Während in Basel die weltweit wichtigste Kunstmesse in vollem Gange ist, eröffnete nun eine Autostunde entfernt die zweite Ausgabe der Biennale für Freiburg. Unter der künstlerischen Leitung der jungen Kuratorin Paula Kommoss lautet ihr Titel: "Das Lied der Straße". Einen Monat vor der Eröffnung hat sich Freiburgs Gemeinderat, was Lieder auf der Straße angeht, von seiner spießbürgerlichen Seite gezeigt: Musikinstrumente und Bluetooth-Boxen sind in den städtischen Parks künftig nachts verboten.
Als konzeptueller Coup Teil eines künstlerischen Beitrags zur Biennale? Nein – aber die Vermutung liegt nah, denn tatsächlich handelt diese Freiburg-Biennale genau davon, was die Stadt nun für allnächtliche sieben Stunden untersagt: von der Aneignung des öffentlichen Raums mittels Melodien. Kuratorin Kommoss versteht die Melodie "als Moment des eigenständigen Handels" und als vielstimmige Weise des Widerstands im alltäglichen Ablauf der Dinge.
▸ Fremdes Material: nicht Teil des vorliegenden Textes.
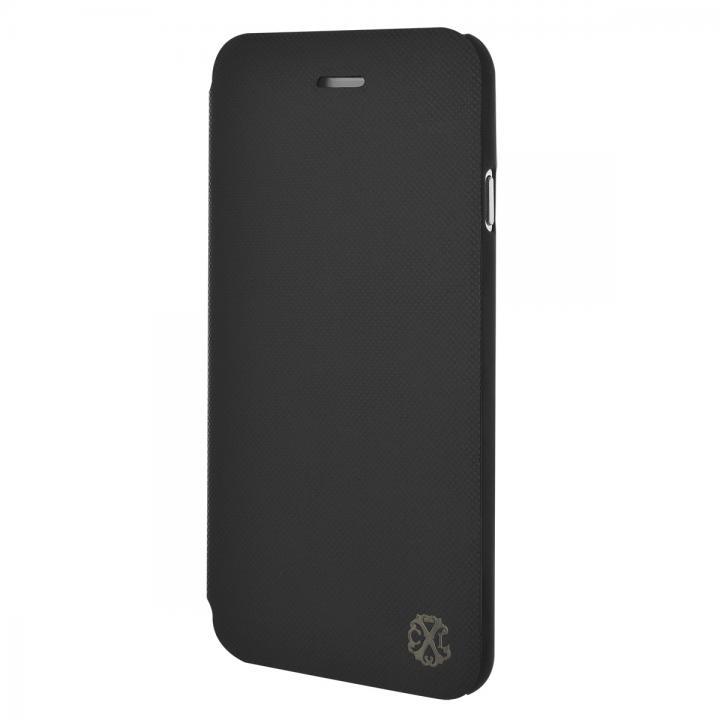 【iPhone6ケース】Christian Lacroix Suiting ブラック 手帳型コレクションケース iPhone 6_0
Dieser Ablauf ist vorgegeben durch die Straßen, auf denen wir uns fortbewegen.
Sie ziehen Verbindungslinien wie Grenzen und sind betongewordener Ausdruck des Willens der Machthabenden. Abweichungen fallen aus dem Rahmen. Und, wie Kommoss sagt, ein Lied könne eine solche Abweichung sein. Die Kuratorin spricht dem Lied eine große Wirkmacht zu. Mit ihm stimmt sie die Erzählung ihrer Freiburg-Biennale an, die mit 34 teilnehmenden Künstlerinnen und Künstler sowie Kollektiven an zwölf Standorten läuft.
"Entnazifizierung nicht abgeschlossen"
Lieder können von politischer Unterdrückung erzählen und von repressiven Regimen. Im Freiburger Kunstverein, in dem die Hauptausstellung der Biennale zu sehen ist, zeigt die Künstlerin Maximiliane Baumgartner eine Wandzeitung, die sich aus Kopien ausgewählter Dokumente einer NS-Akte aus dem Freiburger Stadtarchiv speist. In ihnen werden auch die beschlagnahmten Werke der Freiburger Künstlerin Eva Eisenlohr genannt. Für Kommoss war sie ein wichtiger Ausgangspunkt. Eisenlohr wurde 1881 in Freiburg geboren, studierte an der Malerinnenschule in Karlsruhe und in München und war ab Ende den 1920er-Jahren in Freiburg als Bildhauerin und Künstlerin tätig. 1937 wurden ihr Aquarell "Luftgeister" (1930) und das Holzrelief "Bild Freiburgs" (1933) aus der Städtischen Sammlung Freiburgs beschlagnahmt und als "entartet" diffamiert. Beide Werke sind im NS-Inventar als zerstört verzeichnet. Nach dem Krieg war Eisenlohr zwar weiterhin als Künstlerin tätig, doch von den Kunstgeschichts-Schreiberinnen und -Schreibern wurde ihre Tätigkeit dann weitestgehend ignoriert.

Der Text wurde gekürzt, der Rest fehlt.